• Extract
*** Block opens ***

Who knows if it could ever be done.




Semper Fi SAINT. May you rest in peace.



Re: time travel
Tuesday, August 23, 2005 5:22 AM on j-body.org
A while back we had a drunken debate about this. From a phyics point of view, time travel is only possible if you go into the future. Impossible to go into the past. Or something like that.



Promise that forever we will never get better at growing up and learning to lie

Re: time travel
Tuesday, August 23, 2005 5:31 AM on j-body.org
One of the big problems is location.. Let's say you want to go back 100 years.. OK now where in the universe was Earth 100 years ago.. Not here, that's for sure. Every celestial body is in motion and you'd have to figure out not just when to put yourself, but where.. Not here on the surphace, but the actual point in space.. That could be tricky.

PAX
Re: time travel
Tuesday, August 23, 2005 5:42 AM on j-body.org
Yeah that would be a bitch to travel back 200 years and pop back into open space.




Semper Fi SAINT. May you rest in peace.



Re: time travel
Tuesday, August 23, 2005 7:20 AM on j-body.org
First off to travel through time it would take enormous amount of energy such as the only source would be a black hole, a very LARGE one. Now it would have to be "captured" and then stabilized so as to use the energy to our uses, I.E. Time travel
This can be explained here.

*** Block closes ***

• Exercise requirements
a: Summarize the time travel forum thread in two sentences.
b: Rewrite the part of the time travel thread from "Who knows if" up to and including "something like that.", putting "argument" in place of "debate".
c: Carry on the time travel forum thread from the point where it ends.
The listing that follows has no connection to the time travel thread.

• Data section

*** Block opens ***

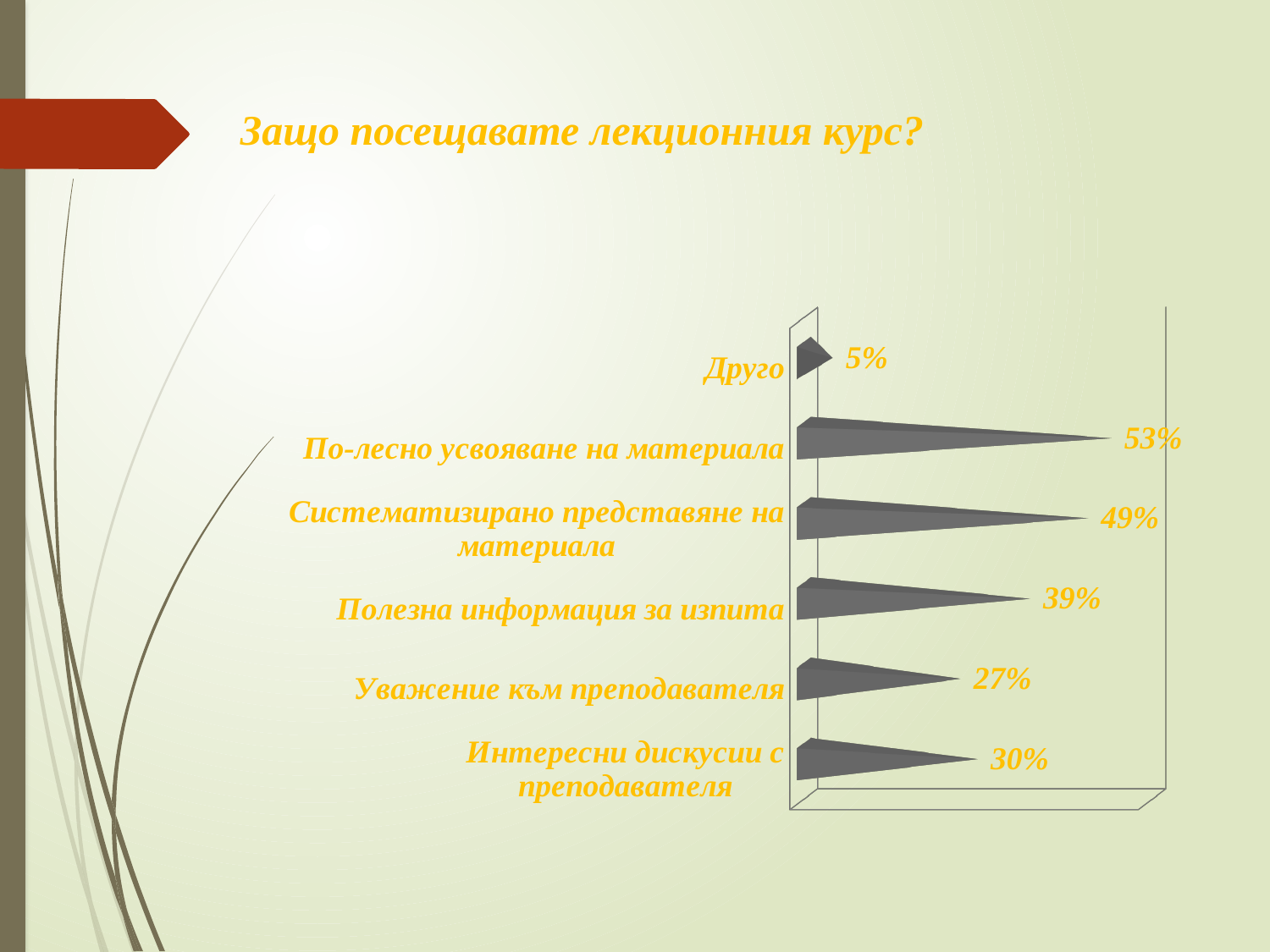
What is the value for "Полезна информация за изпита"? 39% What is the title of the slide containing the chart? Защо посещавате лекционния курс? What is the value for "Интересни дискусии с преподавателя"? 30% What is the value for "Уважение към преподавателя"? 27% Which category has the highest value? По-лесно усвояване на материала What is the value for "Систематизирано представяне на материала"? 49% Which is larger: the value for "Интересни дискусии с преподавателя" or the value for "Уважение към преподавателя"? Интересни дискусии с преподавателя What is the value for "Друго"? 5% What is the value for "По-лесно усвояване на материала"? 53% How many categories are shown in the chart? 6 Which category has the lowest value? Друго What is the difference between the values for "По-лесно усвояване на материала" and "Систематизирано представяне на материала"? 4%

*** Block closes ***

• Answer section
a: Forum posters discuss time travel, and one recalls a drunken debate in which, from a physics point of view, travel was held possible only into the future and not the past. Others note that a traveler would have to work out where Earth was in space at the target time, and that the enormous energy needed could come only from a very large black hole that would have to be captured and stabilized.

b:
Who knows if it could ever be done.




Semper Fi SAINT. May you rest in peace.



Re: time travel
Tuesday, August 23, 2005 5:22 AM on j-body.org
A while back we had a drunken argument about this. From a phyics point of view, time travel is only possible if you go into the future. Impossible to go into the past. Or something like that.

c:
Now being able to "CATCH" a black hole is highly unlikely and we as a race are Many many years from ever having the technology to be able to do so.

Even if you were able to catch the power of the black hole you would have to be able to harness the energy to propel yourself at light speed. Which as einsteins theory of relativity says that as you approach the speed of light time slows down and once you reach it time stops completely. Now this is where time travel gets tricky when time stops you cant travel through it, duh cause its not going anywhere. You would have to be able to develop a machine to travel trans light speeds and plow through that barrier, in other words creating a 'Quantum tunnel' Then you should be able to travel through time but as stated we are years away from that technology.

Now for one to be able to cover the distance in space-time, as einstein says that space=time and time=space one traveling at the speed of light would seem like distance does not exist in space when infact it does. This can be explained here.

As you can see time travel is possible but it would take thousands of years for us to develop the technology required to time travel. Once it IS possible we would have to worry about paradoxes but that is another discussion entirely.


____________________________________________________________________
Madjack wrote:Like I said before, building an engine like ours (2.2 or 2200) is a painstaking chore , since there is so few custom made parts. It's frustrating to me too, but that's what I like about doing this engine, it's the challenge.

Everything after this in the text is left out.